Results of the evaluation of the presented methodology with real users

The aforementioned results indicate the following. The users required on average 152 s for their first try. This time declined dramatically to an average of 89 s after the first 10 min. Moreover, as can be seen, the time that the users took to complete the task after 20 min was 82 s. The results for the remaining attempts were very similar. By computing the range between the best and the worst try for the participants the following results obtained. When the users interacted with the given task at a first try the range was approximated at 32 s. After the fourth try the range decreased by about half reaching a value of 18 s. Again, the results for the remaining attempts were very similar. Hence, it can be stated that the proposed methodology is quite easily learned by the users since they are able to finish the procedure in the optimal time after less than 20 min and to achieve quite close results after only 10 min. Moreover, we see that in time the users are able to learn the controller mechanism and decrease the range between the minimum and the maximum time. Based on the aforementioned results we assume that such a methodology can be beneficial in applications that require a hybrid way to animate a virtual character for enabling complex interactions in virtual environments.

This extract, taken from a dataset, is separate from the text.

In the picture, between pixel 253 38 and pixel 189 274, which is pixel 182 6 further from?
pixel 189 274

7 Conclusions and Future Work

This paper has presented a full-body character control interface. The proposed methodology enables three different user-character interaction modules: the motion controller, direct manipulation of character’s body, and a hybrid controller that lies between the aforementioned two controllers. Based on those three character controller mechanisms, as well as by developing a simple action controller that keeps information on the tasks that the character is able to perform, different examples were developed and presented.

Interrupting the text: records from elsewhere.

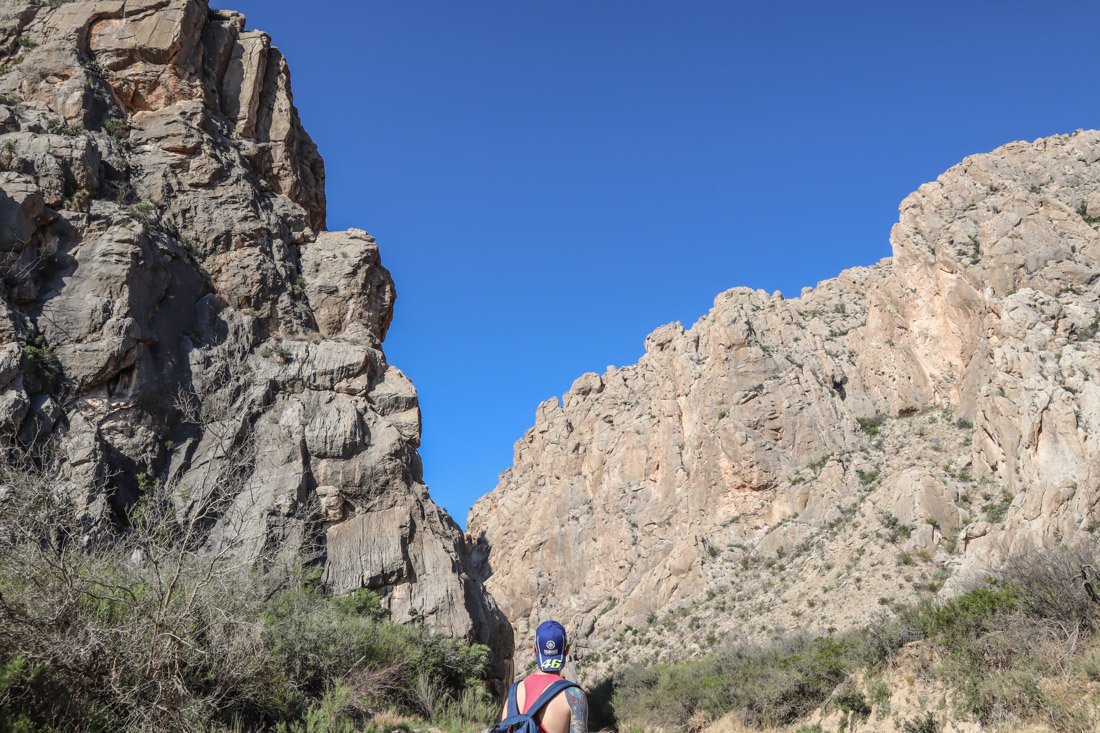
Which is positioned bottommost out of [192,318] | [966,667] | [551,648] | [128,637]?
[966,667]

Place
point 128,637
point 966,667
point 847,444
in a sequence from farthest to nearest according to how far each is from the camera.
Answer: point 847,444
point 966,667
point 128,637

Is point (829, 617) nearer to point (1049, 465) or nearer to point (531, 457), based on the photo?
point (1049, 465)

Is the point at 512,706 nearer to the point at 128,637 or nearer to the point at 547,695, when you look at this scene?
the point at 547,695

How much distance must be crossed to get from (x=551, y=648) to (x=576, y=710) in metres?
0.40

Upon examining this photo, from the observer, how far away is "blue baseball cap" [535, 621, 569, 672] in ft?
14.3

The evaluation of the presented methodology has shown that both the frame rate and activity recognition process work quite well. However, when the number of possible combinations increases, the methodology’s frame rate decreases. Therefore, depending on the number of possible combinations, it may not be possible to work at interactive frame rates. Additionally, even if the nine different motions are recognized satisfactorily in the proposed methodology, assuming a variety of motions that the character should be able to perform, it may be necessary to have a better solution to estimate both the motion and user’s intention to perform a hybrid action. Moreover, during the hybrid character control module the synthesized motion may not look natural as there is no prior motion to ensure the naturalness of the synthesized motion. Hence, by developing either a kinematic prior or physical motion model, the system may be able to ensure the naturalness of the synthesized motion. These are the main challenges that we plan to solve in our future work in order to improve the presented methodology. Conversely, when evaluating the presented methodology by real users, we found that such a character controller mechanism can be learned quite easily. Thus, these results enforce the potential usage of such methodology in embodied interactive virtual worlds.

By developing different examples of scenarios, we have shown the possible use of such a character controller. It is assumed that there are other applications that may benefit from such a controller. Thus, in our future plans, we would first like to integrate the presented character control interface with solutions, such as ADAPT [54] and SmartBody [55] frameworks or other similar behavioral authoring frameworks, such as [56]. Hence, it will be possible for the user to take part in various events, thereby generating embodied intelligent interactions with the environments, as well as with virtual actors. Moreover, it may be interesting to implement additional character controller modules, such as a physical model related to [44, 57], making the proposed methodology quite powerful, since it will provide the user with additional choices for interaction. Finally, additional extensions that may improve the naturalness of the synthesized motion can also be implemented. Hence, solutions such as the importance-based inverse kinematics [28] or the relationship description [58] can provide improvements, especially in the presented scenario that is related to the object manipulation tasks.